Pour les deux films l' histoire était basée sur une idée toute simple, des hommes  devenaient infiniment petits grace à la science et pouvaient ainsi explorer le corps humain. Réduit à la taille d'un globule rouge  un merveilleux spectacle  s' offrait alors à leurs yeux, des paysages insoupçonnables multiples et variés d'une beauté hallucinante et d'une ampleur digne de ceux que l'on peut admirer sur la planète. Une artère devenait un grand canyon au fond duquel coulait un torrent, le poumon une grotte sans fin ,l' iris de l' oeil un lagon des îles du pacifique et le cerveau avec ses connexions nerveuses une voie lactée par une nuit de pleine lune. A  d' autre moment le corps humain se révélait aux explorateurs être semblable  à un  ensemble industriel fait de machines bruyantes, agressives et fonctionnant selon un rythme mécanique . La traversée du coeur et de ses valvules évoquant une gigantesque masse écrasant des plaques de métal.
Le choc du spectateur venait qu' un corps humain, l' infiniment petit, recelait des beautés similaires aux grands espaces de notre univers l' infiniment grand, mais aussi qu'il s'y trouvait des ambiances très variées allant du bucolisme à la violence mécanique.

Colin Stetson avec son troisième volet des "History of warfare" produit exactement les mêmes sensations. Stetson nous offre à découvrir une multitude de  paysages magnifiques en nous guidant dans l' exploration sonore de son saxophone. Avec lui tout est à écouter. Tout est musique. Les notes qui s' échappent de son instrument bien sûr mais aussi le cliquetis des touches, les claquements des clapets, la nature  métallique  de l'instrument, son souffle et ses cris, mais aussi la respiration et la voix du musicien. L'humain et la machine.
 Le bonhomme dit avoir truffé son saxo d'une armée de micro, pas étonnant alors que face à la puissance du son on peut s' étonner qu'il a été enregistré sans le moindre ajout d' overdub. Inutile. Et voilà l' auditeur visitant cet instrument que l'on croyait si bien connaître.
Ce qui est fascinant chez le canadien c' est cette volonté jusqu'au boutisme de vouloir par tous les moyens tiré de son instrument des sons jusque là inconnus et ne pas s'en tenir au mode d' emploi. Oser avec l' objet une utilisation  inédite. On peut penser à Thurston Moore s' évertuant à tirer de sa guitare une furie sonore jamais entendu auparavant avec un simple tournevis ou un John Cage disposant des objets sur les cordes de son piano.

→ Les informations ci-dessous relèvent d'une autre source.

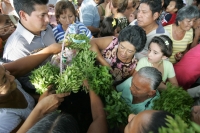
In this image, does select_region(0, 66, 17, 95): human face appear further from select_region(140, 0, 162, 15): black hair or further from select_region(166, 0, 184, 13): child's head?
select_region(166, 0, 184, 13): child's head

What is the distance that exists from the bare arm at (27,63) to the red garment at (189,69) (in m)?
1.79

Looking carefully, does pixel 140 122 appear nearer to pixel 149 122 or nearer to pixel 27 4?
pixel 149 122

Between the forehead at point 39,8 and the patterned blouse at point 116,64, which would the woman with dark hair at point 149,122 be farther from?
the forehead at point 39,8

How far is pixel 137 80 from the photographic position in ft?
5.56

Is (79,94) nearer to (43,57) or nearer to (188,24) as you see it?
(43,57)

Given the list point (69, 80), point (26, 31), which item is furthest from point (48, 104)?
point (26, 31)

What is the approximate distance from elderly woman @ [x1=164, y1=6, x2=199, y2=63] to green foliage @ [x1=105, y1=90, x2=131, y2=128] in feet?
5.85

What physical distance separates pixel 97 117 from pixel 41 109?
1.39 ft

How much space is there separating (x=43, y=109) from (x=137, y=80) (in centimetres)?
87

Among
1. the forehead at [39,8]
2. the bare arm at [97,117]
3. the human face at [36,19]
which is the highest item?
the forehead at [39,8]

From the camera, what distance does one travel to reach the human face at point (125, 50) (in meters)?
2.09

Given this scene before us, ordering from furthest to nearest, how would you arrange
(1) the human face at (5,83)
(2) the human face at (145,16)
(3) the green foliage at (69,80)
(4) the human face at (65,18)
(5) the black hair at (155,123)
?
(4) the human face at (65,18) → (2) the human face at (145,16) → (3) the green foliage at (69,80) → (1) the human face at (5,83) → (5) the black hair at (155,123)

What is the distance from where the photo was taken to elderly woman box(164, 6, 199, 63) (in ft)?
9.17

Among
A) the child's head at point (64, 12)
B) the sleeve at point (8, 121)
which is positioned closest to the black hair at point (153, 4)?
the child's head at point (64, 12)
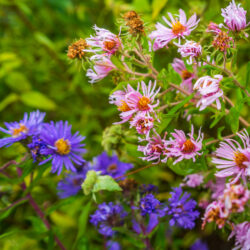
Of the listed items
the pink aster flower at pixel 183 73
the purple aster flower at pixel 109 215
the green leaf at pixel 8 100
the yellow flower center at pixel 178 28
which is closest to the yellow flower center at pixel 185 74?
the pink aster flower at pixel 183 73

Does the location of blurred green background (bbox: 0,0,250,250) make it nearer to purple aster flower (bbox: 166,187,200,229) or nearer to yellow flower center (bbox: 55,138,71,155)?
yellow flower center (bbox: 55,138,71,155)

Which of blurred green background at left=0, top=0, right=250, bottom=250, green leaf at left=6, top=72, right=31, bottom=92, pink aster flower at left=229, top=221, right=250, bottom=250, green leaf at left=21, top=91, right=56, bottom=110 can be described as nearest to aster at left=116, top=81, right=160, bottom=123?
pink aster flower at left=229, top=221, right=250, bottom=250

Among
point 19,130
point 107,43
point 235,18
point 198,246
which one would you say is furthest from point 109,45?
point 198,246

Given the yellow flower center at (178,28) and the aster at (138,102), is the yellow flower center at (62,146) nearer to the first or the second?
the aster at (138,102)

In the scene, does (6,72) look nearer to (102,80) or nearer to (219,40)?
(102,80)

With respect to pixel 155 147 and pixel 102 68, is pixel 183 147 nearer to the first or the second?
pixel 155 147
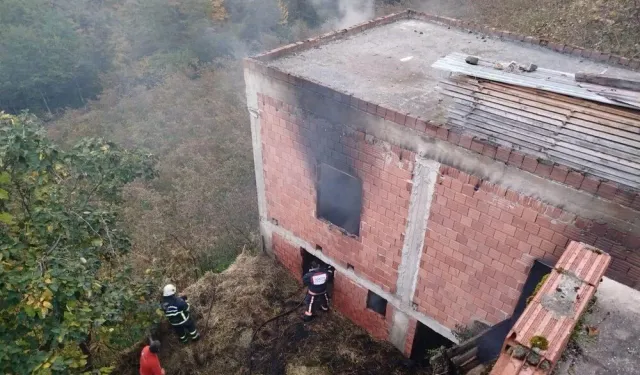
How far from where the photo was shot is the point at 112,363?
8.12 m

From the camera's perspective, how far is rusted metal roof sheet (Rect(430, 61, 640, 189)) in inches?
175

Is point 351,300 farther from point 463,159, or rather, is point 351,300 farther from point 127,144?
point 127,144

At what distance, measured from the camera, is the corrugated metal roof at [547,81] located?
175 inches

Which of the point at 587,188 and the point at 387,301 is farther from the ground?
the point at 587,188

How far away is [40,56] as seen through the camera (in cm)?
2234

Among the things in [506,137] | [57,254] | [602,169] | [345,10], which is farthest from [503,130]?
[345,10]

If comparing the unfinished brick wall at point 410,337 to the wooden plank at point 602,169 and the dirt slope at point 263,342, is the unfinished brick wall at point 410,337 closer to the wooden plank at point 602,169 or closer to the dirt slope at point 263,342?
the dirt slope at point 263,342

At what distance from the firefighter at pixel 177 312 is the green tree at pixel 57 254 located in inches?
52.5

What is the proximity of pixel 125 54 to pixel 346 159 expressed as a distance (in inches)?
942

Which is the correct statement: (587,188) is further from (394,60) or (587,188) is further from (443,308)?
(394,60)

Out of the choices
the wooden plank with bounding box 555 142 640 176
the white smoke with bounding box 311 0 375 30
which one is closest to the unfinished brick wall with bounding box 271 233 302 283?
the wooden plank with bounding box 555 142 640 176

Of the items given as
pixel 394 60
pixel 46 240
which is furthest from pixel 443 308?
pixel 46 240

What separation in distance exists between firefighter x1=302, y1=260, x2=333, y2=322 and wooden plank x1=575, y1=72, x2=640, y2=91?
17.5 ft

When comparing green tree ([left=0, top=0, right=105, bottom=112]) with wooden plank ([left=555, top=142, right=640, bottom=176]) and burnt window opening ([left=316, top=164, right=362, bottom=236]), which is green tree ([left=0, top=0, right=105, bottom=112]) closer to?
burnt window opening ([left=316, top=164, right=362, bottom=236])
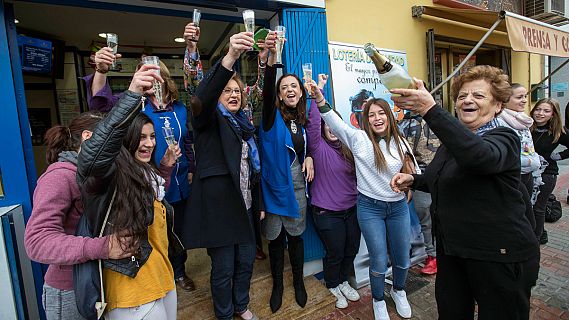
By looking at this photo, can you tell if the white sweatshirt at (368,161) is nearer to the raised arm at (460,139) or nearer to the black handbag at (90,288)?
the raised arm at (460,139)

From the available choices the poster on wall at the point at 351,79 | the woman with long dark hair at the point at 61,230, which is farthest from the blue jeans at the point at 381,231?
the woman with long dark hair at the point at 61,230

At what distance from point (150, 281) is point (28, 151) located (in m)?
1.76

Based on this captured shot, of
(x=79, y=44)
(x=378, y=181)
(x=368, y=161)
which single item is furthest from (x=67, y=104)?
(x=378, y=181)

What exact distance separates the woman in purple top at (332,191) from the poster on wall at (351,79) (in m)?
0.89

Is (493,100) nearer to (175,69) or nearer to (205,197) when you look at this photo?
(205,197)

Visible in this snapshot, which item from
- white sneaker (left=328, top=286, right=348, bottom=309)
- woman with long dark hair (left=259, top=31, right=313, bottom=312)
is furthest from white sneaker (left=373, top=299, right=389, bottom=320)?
woman with long dark hair (left=259, top=31, right=313, bottom=312)

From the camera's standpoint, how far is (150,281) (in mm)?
1499

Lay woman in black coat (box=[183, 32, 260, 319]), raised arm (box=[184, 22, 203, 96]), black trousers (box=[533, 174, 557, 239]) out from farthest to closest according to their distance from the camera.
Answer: black trousers (box=[533, 174, 557, 239]) → woman in black coat (box=[183, 32, 260, 319]) → raised arm (box=[184, 22, 203, 96])

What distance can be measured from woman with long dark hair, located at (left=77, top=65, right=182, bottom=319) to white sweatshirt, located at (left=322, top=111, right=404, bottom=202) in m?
1.61

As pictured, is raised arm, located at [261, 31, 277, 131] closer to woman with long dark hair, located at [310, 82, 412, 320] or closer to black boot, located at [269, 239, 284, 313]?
woman with long dark hair, located at [310, 82, 412, 320]

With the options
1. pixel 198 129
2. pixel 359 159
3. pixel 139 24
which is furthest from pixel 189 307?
pixel 139 24

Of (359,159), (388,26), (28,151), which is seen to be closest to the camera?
(28,151)

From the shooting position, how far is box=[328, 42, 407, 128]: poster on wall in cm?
368

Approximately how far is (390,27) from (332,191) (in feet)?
10.3
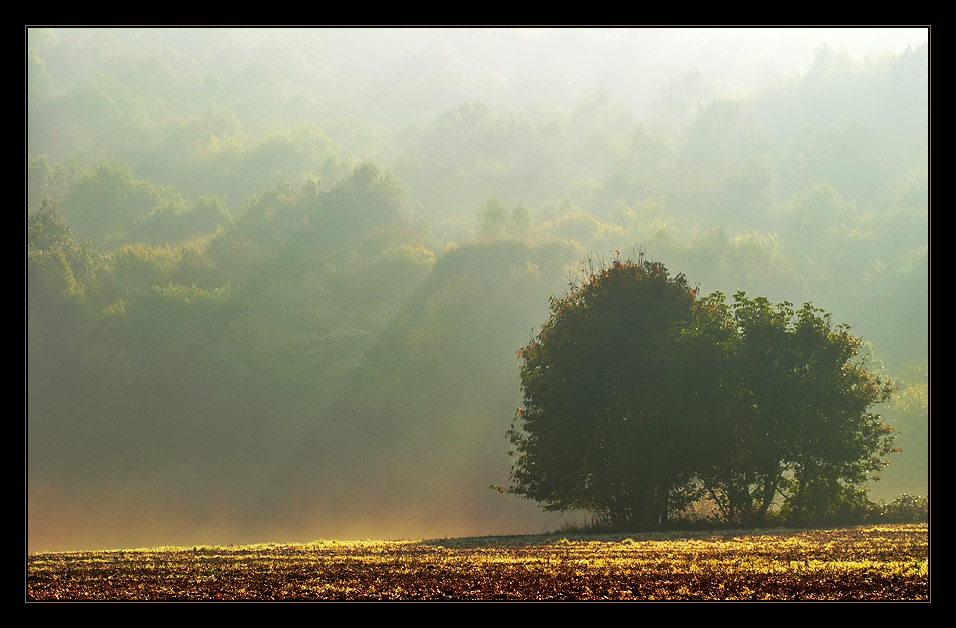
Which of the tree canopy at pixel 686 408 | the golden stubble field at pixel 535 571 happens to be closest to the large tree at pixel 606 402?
the tree canopy at pixel 686 408

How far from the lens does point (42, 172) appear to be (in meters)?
86.5

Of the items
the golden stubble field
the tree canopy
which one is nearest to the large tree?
Result: the tree canopy

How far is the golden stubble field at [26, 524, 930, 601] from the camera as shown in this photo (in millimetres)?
16188

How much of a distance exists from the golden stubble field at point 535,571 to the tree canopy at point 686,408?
4.97m

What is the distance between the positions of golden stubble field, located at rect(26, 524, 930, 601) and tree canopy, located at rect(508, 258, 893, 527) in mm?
4971

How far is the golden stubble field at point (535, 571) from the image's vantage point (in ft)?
53.1

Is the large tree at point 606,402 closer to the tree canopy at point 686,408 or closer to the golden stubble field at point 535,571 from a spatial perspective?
the tree canopy at point 686,408

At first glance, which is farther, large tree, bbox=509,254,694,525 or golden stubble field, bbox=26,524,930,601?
large tree, bbox=509,254,694,525

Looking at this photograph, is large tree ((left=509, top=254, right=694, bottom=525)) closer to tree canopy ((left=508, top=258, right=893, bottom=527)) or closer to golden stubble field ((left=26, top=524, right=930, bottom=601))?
tree canopy ((left=508, top=258, right=893, bottom=527))

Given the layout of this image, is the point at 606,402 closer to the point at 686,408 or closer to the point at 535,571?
the point at 686,408

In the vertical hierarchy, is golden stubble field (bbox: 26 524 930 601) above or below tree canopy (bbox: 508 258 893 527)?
below

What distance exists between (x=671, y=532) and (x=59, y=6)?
84.8 feet

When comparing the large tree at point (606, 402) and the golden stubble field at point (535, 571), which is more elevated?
the large tree at point (606, 402)

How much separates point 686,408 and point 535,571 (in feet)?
49.2
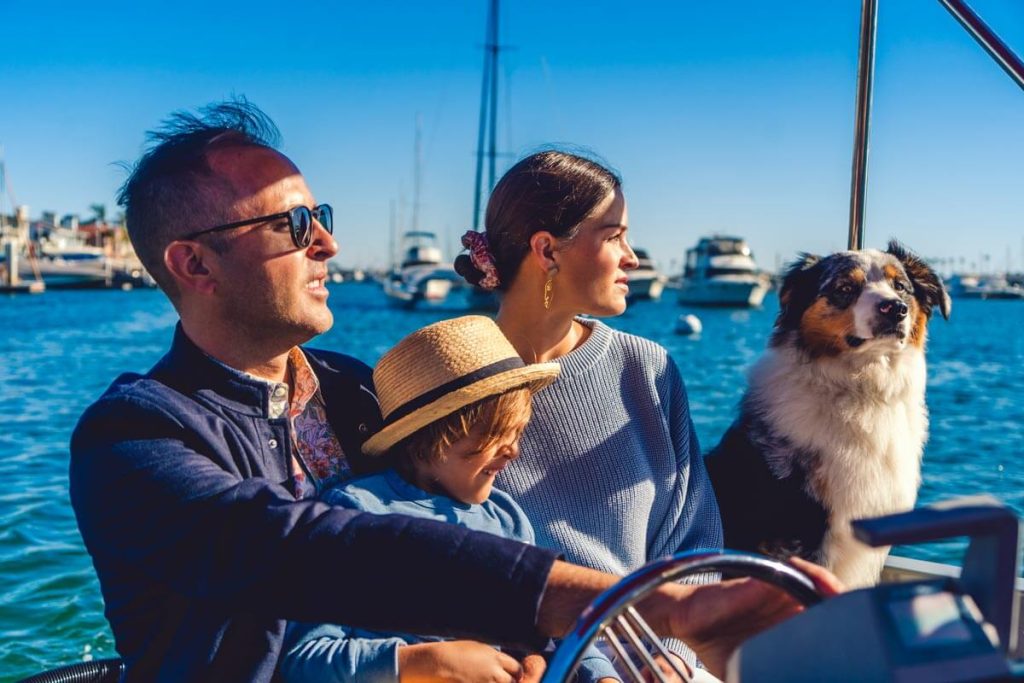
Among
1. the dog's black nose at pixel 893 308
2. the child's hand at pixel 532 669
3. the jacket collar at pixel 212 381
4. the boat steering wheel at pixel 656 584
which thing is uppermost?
the dog's black nose at pixel 893 308

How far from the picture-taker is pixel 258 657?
1494 millimetres

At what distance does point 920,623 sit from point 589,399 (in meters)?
1.55

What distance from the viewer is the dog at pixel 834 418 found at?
2822 millimetres

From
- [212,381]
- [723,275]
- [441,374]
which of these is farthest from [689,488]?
[723,275]

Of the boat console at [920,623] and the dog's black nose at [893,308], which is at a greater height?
the dog's black nose at [893,308]

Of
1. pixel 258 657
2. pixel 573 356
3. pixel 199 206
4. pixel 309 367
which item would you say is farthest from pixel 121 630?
pixel 573 356

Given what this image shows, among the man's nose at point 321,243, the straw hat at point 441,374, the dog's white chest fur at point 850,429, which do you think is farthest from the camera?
the dog's white chest fur at point 850,429

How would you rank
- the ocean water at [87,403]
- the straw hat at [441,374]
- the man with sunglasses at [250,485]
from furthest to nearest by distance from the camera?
the ocean water at [87,403]
the straw hat at [441,374]
the man with sunglasses at [250,485]

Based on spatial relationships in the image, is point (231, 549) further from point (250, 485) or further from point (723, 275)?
point (723, 275)

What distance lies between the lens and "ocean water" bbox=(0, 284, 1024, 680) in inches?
212

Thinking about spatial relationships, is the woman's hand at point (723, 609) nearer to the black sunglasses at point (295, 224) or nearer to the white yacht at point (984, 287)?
the black sunglasses at point (295, 224)

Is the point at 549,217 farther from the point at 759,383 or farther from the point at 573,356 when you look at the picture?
the point at 759,383

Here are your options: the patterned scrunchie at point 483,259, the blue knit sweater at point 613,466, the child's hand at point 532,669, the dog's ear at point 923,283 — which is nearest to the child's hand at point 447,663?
the child's hand at point 532,669

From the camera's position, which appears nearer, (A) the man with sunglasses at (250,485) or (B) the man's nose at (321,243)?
(A) the man with sunglasses at (250,485)
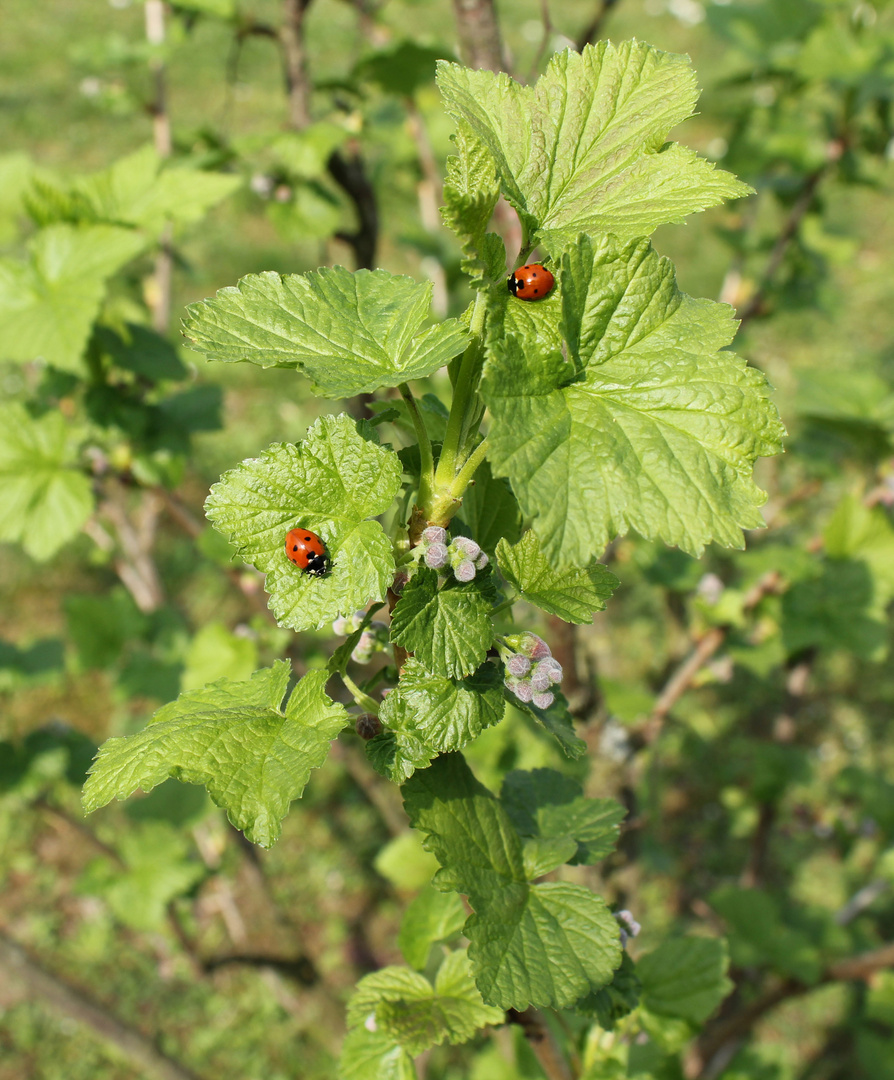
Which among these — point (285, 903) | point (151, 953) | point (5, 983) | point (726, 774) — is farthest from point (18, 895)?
point (726, 774)

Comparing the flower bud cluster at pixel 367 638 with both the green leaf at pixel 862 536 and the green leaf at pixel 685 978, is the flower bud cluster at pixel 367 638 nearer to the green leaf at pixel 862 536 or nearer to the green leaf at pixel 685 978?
the green leaf at pixel 685 978

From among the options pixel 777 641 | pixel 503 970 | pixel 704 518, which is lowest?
pixel 777 641

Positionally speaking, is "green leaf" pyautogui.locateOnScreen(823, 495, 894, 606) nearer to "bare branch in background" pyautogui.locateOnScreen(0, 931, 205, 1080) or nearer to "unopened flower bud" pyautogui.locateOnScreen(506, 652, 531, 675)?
"unopened flower bud" pyautogui.locateOnScreen(506, 652, 531, 675)

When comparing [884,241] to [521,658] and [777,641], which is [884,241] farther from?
[521,658]

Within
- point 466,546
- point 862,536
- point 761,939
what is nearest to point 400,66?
point 862,536

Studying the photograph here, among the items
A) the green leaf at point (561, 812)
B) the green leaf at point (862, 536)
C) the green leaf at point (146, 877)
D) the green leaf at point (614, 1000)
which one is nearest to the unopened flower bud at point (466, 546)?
the green leaf at point (561, 812)

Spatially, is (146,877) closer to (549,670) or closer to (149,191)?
(149,191)

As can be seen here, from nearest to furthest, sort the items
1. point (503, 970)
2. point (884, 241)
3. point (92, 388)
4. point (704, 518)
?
1. point (704, 518)
2. point (503, 970)
3. point (92, 388)
4. point (884, 241)
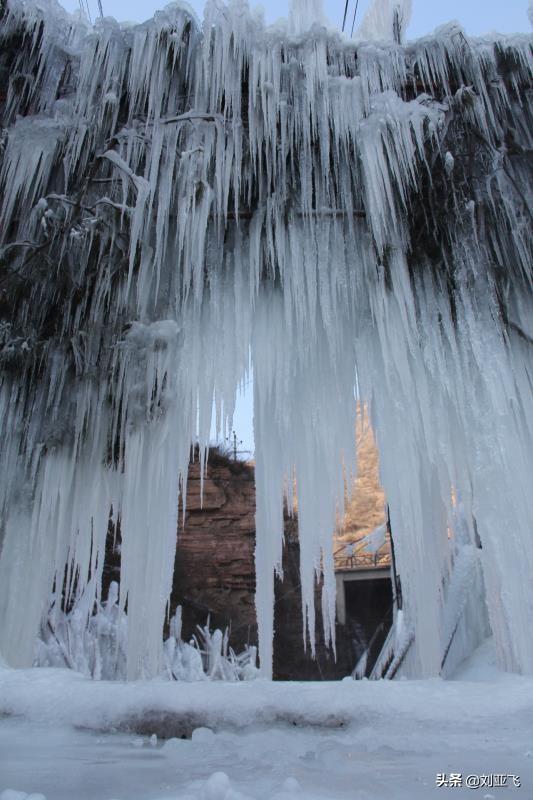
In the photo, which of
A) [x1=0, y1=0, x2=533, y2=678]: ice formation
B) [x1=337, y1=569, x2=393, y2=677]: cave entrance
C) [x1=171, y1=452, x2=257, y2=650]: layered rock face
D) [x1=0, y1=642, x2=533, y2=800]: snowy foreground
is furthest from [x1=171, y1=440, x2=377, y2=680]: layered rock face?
[x1=0, y1=642, x2=533, y2=800]: snowy foreground

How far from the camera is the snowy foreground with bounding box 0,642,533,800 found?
158 cm

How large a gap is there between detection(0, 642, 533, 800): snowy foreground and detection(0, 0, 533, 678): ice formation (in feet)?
3.46

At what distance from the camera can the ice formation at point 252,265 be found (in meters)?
3.66

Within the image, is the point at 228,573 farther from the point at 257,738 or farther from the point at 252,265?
the point at 257,738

L' expérimentation faite souvent de motif répétitif de Stetson s' apparente bien sûr au drone mais le free jazz et le noise sont aussi de la partie quand elle devient plus abstraite. A certains moment ses emprunts au minimalisme d'un Steve Reich est traité à la sauce grasse  punk, chose déjà vu avec certaines formations post-punk. Je parlais de paysages magnifiques évoquant parfois la nature croisés en route, ce n'est qu'une partie du voyage. On est aussi confronté à de la musique industriel digne d'un Throbbing Gristle quand les claquements des touches et des clapets se font plus présents. L' ambiance devient étouffante, limite claustro comme chez la nouvel électro dark, Vatican Shadow ou Haxan Cloak. Dans l' instant d' après nous nous retrouvons à nouveau dans une vaste étendue bucolique porté par la voix de Justin Dervon (aka Bon Iver). Ce dernier est  présent sur plusieurs morceaux et écouter son chant se confronter à l' aspect industriel et bruitiste de la musique de Stetson qui est  à mille lieux de son folk habituel procure une divine surprise.

Avec ce troisième "History of warfare" intitulé "To see more light" Colin Stetson nous propose l'une des plus belle alternative au traitrain quotidien des flux rss musicaux. Un grand disque courageux, aventurier et novateur.
Un de plus à son compteur personnel.